I have designed connections for large axial load where column lines intersected.  Cruciform through plates were used, with one plate continuous and the intersecting plates welded in the middle.  This is not difficult at the top of column or baseplate.  But, requires the columns to cut and spliced at intermediate floors.

Depending on the bracing forces, it can also be difficult to design the bracing gusset connections without through plates.  The eccentricity for the vertical component is to the centerline of the column.  Unlike a simple shear plate connection that considers eccentricity to the face of the column.  The gusset plate is shop welded to the beam flange and field bolted to extended plate connection considering the eccentricity (or axial/moment with UFM)

The joy of connection design with HSS sections...
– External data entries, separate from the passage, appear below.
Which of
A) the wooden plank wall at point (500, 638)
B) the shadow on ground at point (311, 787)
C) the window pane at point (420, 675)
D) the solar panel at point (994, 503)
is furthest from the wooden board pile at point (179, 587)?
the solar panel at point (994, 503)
### RE: shear tab with axial load

#### Quote (connectegr):

Eccentricity in the bolts from the weld line to the centroid of the bolt group. Gross bending to the same eccentricity.  Net bending to the first line of bolts.
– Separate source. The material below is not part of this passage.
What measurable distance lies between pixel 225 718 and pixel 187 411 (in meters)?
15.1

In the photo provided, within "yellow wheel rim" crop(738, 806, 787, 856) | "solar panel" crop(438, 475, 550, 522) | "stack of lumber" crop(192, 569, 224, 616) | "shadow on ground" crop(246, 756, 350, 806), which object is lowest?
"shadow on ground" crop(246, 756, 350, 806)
I agree with the bolt eccentricity, and the net bending eccentricity.  But I would put the gross bending eccentricity on the first line of bolts as well.  By the time you get to the second line of bolts, you've removed load from the plate.

### RE: shear tab with axial load

That is the theory for net bending.  But, for gross bending your are looking and the full load/moment applied to the gross area.  Similar to a point load applied at the centroid of the bolt group.
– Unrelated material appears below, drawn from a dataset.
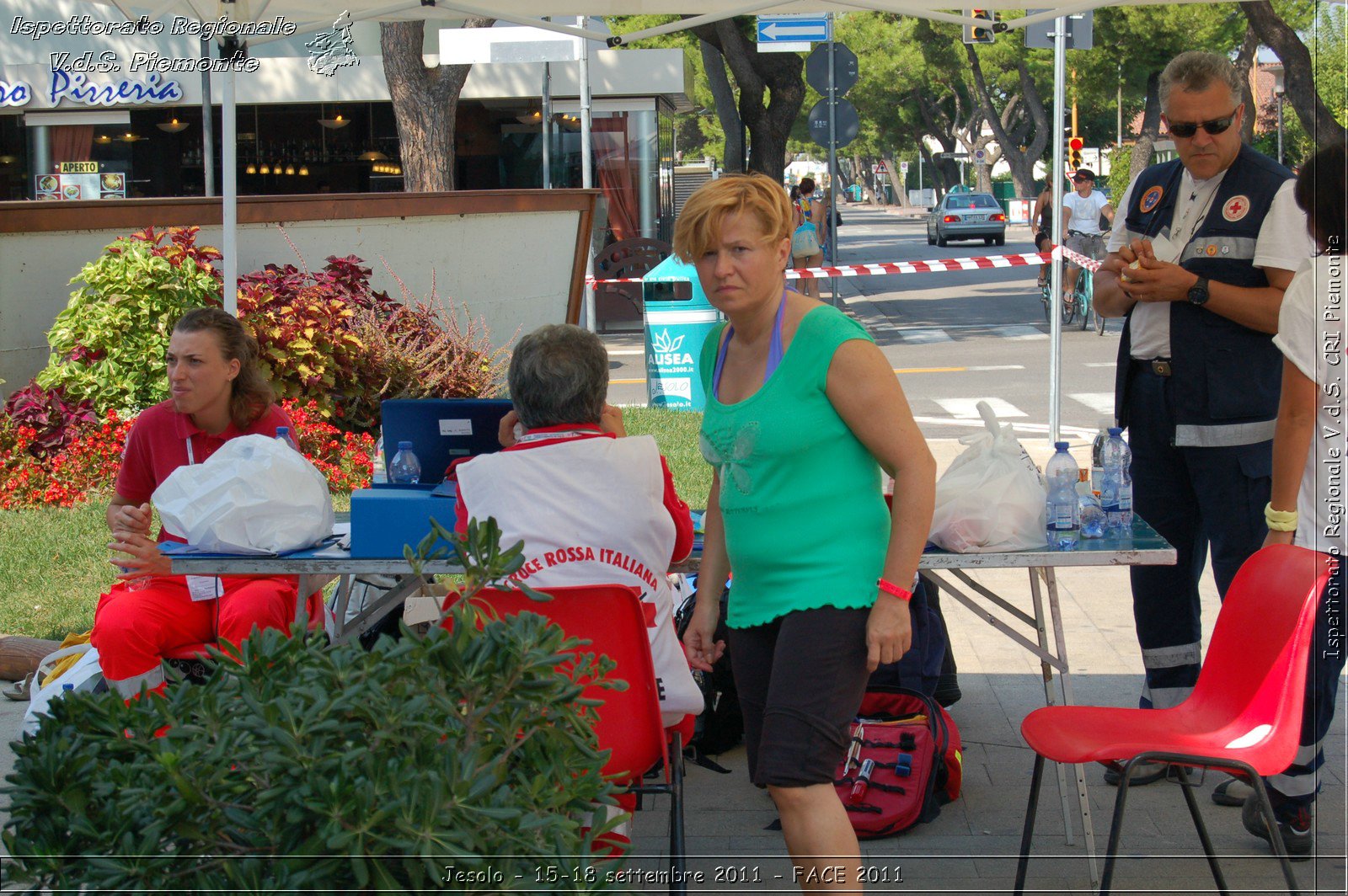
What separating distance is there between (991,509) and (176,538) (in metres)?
2.25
### RE: shear tab with axial load

#### Quote:

That weak-axis bending is going to result in a very thick plate.

For the OP's case of combined vertical shear and axial load, where is the weak-axis bending in the shear plate coming from?

Is it due to the slight axial load eccentricity between the shear plate and beam web centerline?

### RE: shear tab with axial load

#### Quote:

Eccentricity in the bolts from the weld line to the centroid of the bolt group. Gross bending to the same eccentricity.  Net bending to the first line of bolts.

I am assuming that for the gross bending check, Fy is used, and for the net bending check, Fu is used.  Otherwise, if Fy were used for the net bending check, it would always govern over the gross bending??

### RE: shear tab with axial load

Abusement
Your statements are correct.  However, if applicable, weak axis bending will govern the plate thickness.

### RE: shear tab with axial load

connectegr,

With regard to the weak-axis bending, I wouldn't have thought the bending force due to that small eccentricity would be significant enough to consider. Similarly, we usually neglect this same eccentricity in the design for vertical shear force, otherwise we'd have to check the shear plate for torsion.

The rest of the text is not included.